Extract to read ::
Reputation: 67
I'm trying to use regex and I have a limit for input numbers, I want them to be less or equal to 255:
def validate(ip):
try:
x = re.search(r"^(\d+)\.(\d+)\.(\d+)\.(\d+)$", ip.strip())
for pot in x.groups():
if int(pot) <= 255:
return True
else:
return False
except:
return False
validate('64.128.256.512')
well the problem is when I use a for loop, and using return, it checks only for one group of number (I mean the first one 64) and ignores the other, so the result will be True, but what I expect is False.
Upvotes: 1
Views: 166
Reputation: 16496
Because return
exits the function. You should first iterate through all the values and check to see if there is an invalid case. This can be done using all()
like:
import re
def validate(ip):
x = re.search(r"^(\d+)\.(\d+)\.(\d+)\.(\d+)$", ip.strip())
if not x:
return False
if all(int(pot) <= 255 for pot in x.groups()):
return True
return False
print(validate("64.128.256.512"))
print(validate("64.128.250.212"))
print(validate("foo.128.boo.212"))
output:
False
True
False
Note1: I guess it's an exercise, because there are more robust ways to validate IP addresses. I just fixed the problem you had.

Given information ::
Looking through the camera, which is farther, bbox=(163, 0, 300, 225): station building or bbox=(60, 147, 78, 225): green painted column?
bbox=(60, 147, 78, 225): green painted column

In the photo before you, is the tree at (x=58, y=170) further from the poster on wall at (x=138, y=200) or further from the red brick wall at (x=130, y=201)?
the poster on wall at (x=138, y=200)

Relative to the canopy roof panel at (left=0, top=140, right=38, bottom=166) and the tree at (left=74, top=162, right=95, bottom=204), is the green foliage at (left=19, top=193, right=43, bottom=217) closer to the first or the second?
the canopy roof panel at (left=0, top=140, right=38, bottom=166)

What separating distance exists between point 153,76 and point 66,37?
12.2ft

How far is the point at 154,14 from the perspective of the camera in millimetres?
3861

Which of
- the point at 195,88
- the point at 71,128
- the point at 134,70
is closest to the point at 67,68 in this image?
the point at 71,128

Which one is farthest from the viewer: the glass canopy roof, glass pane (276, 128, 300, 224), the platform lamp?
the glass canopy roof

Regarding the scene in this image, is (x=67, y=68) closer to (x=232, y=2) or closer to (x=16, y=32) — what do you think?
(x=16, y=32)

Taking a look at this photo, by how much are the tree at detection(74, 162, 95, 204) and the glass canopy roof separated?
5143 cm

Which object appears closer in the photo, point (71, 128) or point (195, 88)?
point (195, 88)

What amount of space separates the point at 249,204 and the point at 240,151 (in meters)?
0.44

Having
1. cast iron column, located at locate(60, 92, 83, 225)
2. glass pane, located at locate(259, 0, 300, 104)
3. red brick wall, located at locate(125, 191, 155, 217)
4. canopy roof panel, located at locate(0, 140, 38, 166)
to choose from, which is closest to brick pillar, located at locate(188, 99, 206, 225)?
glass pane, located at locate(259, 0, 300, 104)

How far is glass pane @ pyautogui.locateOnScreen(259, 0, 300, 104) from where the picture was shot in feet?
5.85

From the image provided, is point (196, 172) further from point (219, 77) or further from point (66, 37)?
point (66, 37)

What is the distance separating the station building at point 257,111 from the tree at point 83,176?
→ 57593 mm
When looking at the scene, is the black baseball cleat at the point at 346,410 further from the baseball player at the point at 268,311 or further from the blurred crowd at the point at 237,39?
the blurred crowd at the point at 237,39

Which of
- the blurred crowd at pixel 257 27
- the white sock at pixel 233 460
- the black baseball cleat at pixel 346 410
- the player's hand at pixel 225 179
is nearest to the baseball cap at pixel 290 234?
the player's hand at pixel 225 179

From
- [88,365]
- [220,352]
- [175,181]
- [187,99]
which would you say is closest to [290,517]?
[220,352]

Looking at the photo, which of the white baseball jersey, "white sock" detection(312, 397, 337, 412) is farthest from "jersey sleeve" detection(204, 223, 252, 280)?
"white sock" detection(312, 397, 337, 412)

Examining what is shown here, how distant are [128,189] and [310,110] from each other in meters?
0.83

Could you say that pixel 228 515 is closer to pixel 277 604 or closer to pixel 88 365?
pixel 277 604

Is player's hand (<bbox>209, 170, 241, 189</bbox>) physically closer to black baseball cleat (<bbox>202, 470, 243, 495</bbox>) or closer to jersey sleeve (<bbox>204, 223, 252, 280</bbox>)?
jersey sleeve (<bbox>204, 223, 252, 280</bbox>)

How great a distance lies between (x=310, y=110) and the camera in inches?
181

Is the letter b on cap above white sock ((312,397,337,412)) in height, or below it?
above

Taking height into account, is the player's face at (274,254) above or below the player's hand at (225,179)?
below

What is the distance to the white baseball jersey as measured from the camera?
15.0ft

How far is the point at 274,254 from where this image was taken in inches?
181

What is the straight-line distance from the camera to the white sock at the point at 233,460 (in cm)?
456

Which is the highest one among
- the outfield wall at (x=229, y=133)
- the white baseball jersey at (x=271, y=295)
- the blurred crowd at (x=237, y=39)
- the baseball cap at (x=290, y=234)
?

Given request ::
Answer these questions using the IP validation thread:
(a) What result does the asker expect when the original function is called with '64.128.256.512'?
(b) Which function does the reply use to check every value before returning?
(c) What output does the reply show for the input "foo.128.boo.212"?
The data comes from a separate source and is unrelated to the text.

Completed task ::
(a) False
(b) all()
(c) False